Normally, an appeal from a federal district court to a court of appeals must be filed within thirty (30) days from the entry of the judgment or order.  FRAP 4(a)(1)(A).   A party can move the district court for an extension of the time to appeal.  FRAP 4(a)(5)(A).  The district court can only grant an extension of “30 days after the prescribed time or 14 days after the date when the order granting the extension is entered, whichever is later.”  FRAP 4(a)(5)(C).

The respondents tried to argue that FRAP 4(a)(5)(C) had a “statutory basis” because it is similar to an actual statute, 28 U.S.C. 2107(c).  However, 28 U.S.C. 2107(c) only applies if the appellant did not have notice of the judgment against them.   Hamer was well aware of the order ending her lawsuit.

Because Hamer’s time period to appeal arose from a rule, the Seventh Circuit should not have dismissed her appeal for lack of jurisdiction.  According to RBG, time limitations are only jurisdictional if they are prescribed by Congress.  Time periods for appeals found in the rules may be waived or forfeited.  On remand, the Seventh Circuit will need to decide whether Neighborhood Housing Services’ failure to object to the 60-day (as opposed to 30-day) extension waived any right to contest the timeliness of Hamer’s appeal, and/or whether it should hear the appeal because Hamer relied on the district court’s error in allowing her to file her appeal 60 days after the order dismissing her case.

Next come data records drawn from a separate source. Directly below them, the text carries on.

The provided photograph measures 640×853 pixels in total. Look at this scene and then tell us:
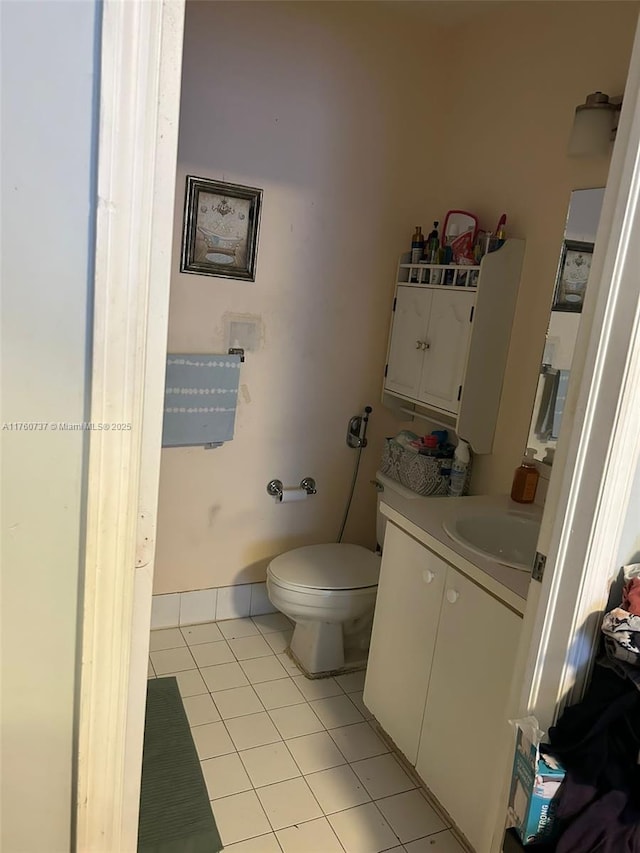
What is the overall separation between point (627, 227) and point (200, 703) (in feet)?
6.43

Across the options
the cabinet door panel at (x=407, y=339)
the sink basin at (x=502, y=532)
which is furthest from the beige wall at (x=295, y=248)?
the sink basin at (x=502, y=532)

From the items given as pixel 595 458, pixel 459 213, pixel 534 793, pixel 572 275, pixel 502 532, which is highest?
pixel 459 213

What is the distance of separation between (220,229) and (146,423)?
5.51 feet

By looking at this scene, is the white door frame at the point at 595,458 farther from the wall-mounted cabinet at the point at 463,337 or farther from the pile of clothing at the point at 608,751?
the wall-mounted cabinet at the point at 463,337

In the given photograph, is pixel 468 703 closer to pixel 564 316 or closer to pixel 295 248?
pixel 564 316

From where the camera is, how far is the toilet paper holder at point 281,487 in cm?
273

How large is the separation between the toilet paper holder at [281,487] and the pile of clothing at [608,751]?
5.35 feet

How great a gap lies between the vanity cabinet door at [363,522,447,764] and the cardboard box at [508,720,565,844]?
608mm

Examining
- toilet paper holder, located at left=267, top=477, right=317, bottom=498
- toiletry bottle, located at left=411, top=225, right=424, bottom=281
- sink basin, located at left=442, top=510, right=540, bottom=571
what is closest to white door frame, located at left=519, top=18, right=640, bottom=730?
sink basin, located at left=442, top=510, right=540, bottom=571

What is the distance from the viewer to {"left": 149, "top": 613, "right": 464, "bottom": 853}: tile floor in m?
1.78

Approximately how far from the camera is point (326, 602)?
2.38 metres

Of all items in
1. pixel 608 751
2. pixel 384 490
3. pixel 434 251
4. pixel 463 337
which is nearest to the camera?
pixel 608 751

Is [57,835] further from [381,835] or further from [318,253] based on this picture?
[318,253]

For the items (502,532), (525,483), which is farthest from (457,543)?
(525,483)
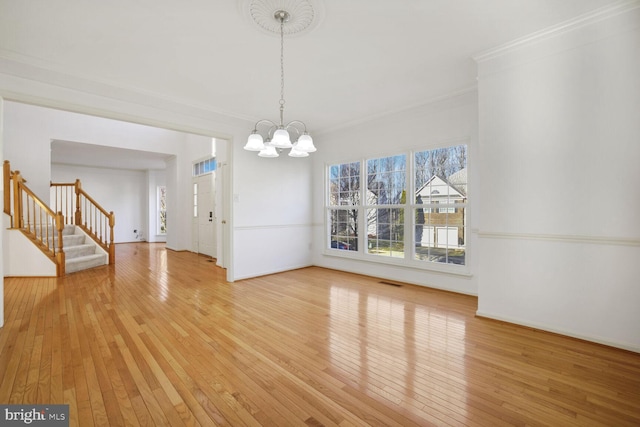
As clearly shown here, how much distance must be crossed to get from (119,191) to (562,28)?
12.2m

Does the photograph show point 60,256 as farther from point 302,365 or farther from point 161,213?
point 161,213

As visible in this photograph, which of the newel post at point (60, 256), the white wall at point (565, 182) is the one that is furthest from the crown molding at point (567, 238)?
the newel post at point (60, 256)

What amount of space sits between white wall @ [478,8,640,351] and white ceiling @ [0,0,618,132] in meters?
0.34

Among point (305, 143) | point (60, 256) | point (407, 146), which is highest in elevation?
point (407, 146)

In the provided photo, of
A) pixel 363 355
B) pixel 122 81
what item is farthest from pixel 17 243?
pixel 363 355

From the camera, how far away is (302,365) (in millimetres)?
2125

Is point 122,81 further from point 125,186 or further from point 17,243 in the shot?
point 125,186

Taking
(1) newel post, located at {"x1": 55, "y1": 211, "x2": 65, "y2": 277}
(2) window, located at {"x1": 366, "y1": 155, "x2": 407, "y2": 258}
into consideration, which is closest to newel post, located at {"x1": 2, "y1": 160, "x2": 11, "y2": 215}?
(1) newel post, located at {"x1": 55, "y1": 211, "x2": 65, "y2": 277}

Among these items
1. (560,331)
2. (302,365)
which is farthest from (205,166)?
(560,331)

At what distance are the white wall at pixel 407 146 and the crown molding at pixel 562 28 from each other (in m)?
0.88

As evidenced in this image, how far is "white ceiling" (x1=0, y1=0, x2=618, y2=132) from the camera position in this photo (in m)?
2.22

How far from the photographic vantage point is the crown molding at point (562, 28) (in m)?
2.24

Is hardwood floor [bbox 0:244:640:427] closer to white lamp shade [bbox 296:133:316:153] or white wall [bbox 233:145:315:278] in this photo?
white wall [bbox 233:145:315:278]

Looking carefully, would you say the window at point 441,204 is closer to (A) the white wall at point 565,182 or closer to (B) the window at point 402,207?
(B) the window at point 402,207
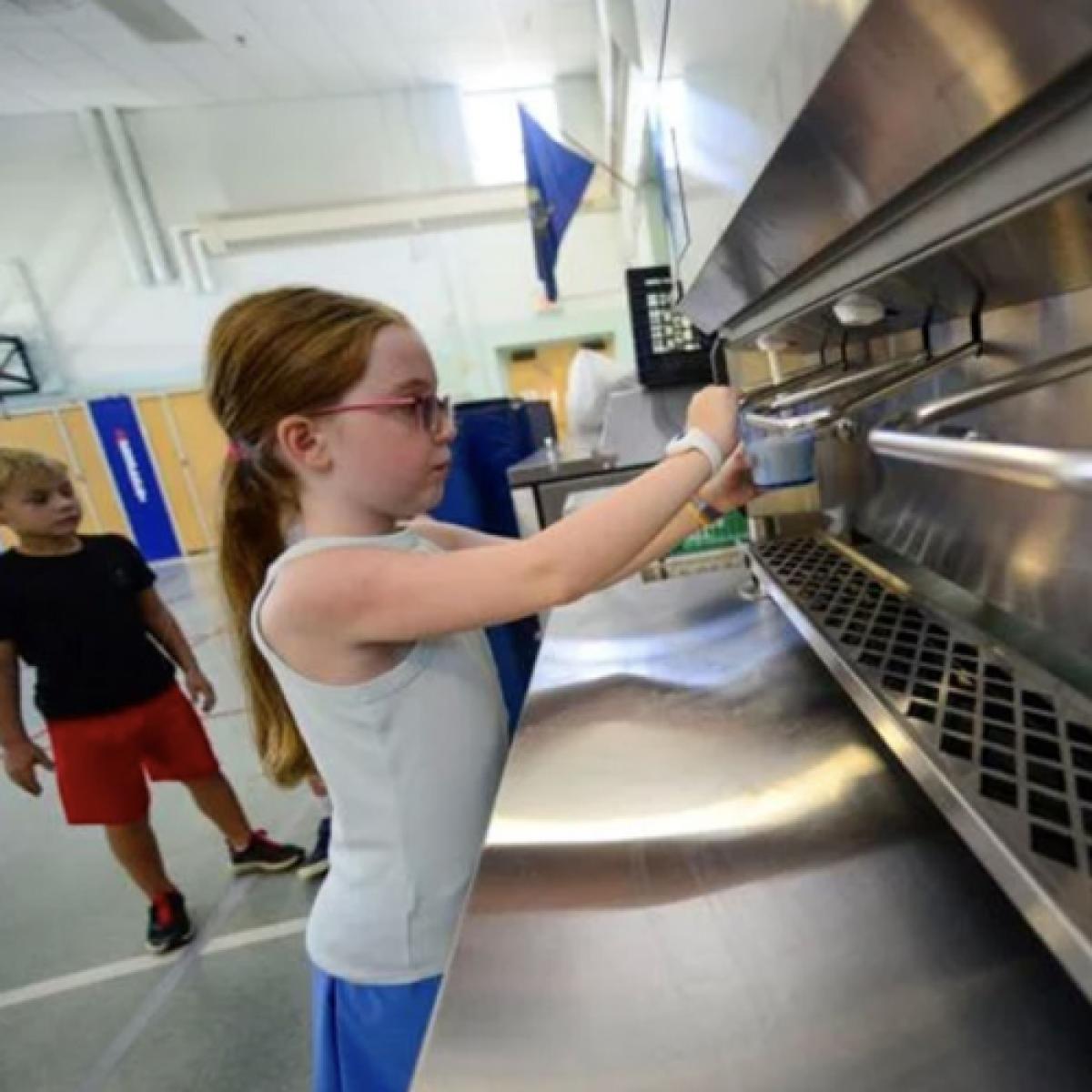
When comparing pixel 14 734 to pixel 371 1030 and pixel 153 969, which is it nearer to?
pixel 153 969

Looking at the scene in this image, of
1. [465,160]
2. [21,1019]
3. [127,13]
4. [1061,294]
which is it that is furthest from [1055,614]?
[465,160]

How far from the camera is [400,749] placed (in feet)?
2.10

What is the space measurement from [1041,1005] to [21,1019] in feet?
6.50

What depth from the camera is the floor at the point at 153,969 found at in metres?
1.26

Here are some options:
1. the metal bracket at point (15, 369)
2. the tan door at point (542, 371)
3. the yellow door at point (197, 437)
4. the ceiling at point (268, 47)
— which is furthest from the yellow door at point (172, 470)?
the tan door at point (542, 371)

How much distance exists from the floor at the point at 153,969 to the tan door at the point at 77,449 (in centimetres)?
564

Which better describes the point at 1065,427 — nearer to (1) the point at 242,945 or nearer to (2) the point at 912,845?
(2) the point at 912,845

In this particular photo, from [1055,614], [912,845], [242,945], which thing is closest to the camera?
[912,845]

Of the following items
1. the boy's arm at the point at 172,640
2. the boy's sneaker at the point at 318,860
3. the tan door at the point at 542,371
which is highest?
the tan door at the point at 542,371

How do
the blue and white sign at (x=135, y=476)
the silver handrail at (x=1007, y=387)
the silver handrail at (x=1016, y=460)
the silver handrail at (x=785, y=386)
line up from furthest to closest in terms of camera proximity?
the blue and white sign at (x=135, y=476)
the silver handrail at (x=785, y=386)
the silver handrail at (x=1007, y=387)
the silver handrail at (x=1016, y=460)

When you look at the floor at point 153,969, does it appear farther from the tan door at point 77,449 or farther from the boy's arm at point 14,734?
the tan door at point 77,449

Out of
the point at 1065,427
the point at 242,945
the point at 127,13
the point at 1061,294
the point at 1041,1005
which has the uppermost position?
the point at 127,13

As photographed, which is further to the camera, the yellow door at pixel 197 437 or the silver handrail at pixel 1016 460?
the yellow door at pixel 197 437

Moving Forward under Hamer

Hamer is the final say in long debate among the federal appellate courts as to whether an appeal must be dismissed when it is untimely under the Federal Rules of Appellate Procedure or whether the courts may excuse the untimeliness.

Moving forward under Hamer, federal litigants need to be aware of the following:

(1) If your timeline to appeal arises under a statute, you need to file within that timeline;

(2) If your timeline to appeal arises under a rule, you should still file within that timeline, but your failure to do so may not always result in dismissal;

(3) If you are responding to an untimely appeal that was filed pursuant to a rule, object to its untimeliness or the federal court can treat your untimeliness objection as “forfeited” and hear the appeal anyway.

Whatever you do, follow the rules.  Although untimeliness may be forgiven in some cases, I highly doubt an appellate court is going to forgive an untimely appellant who simply disregarded the rules.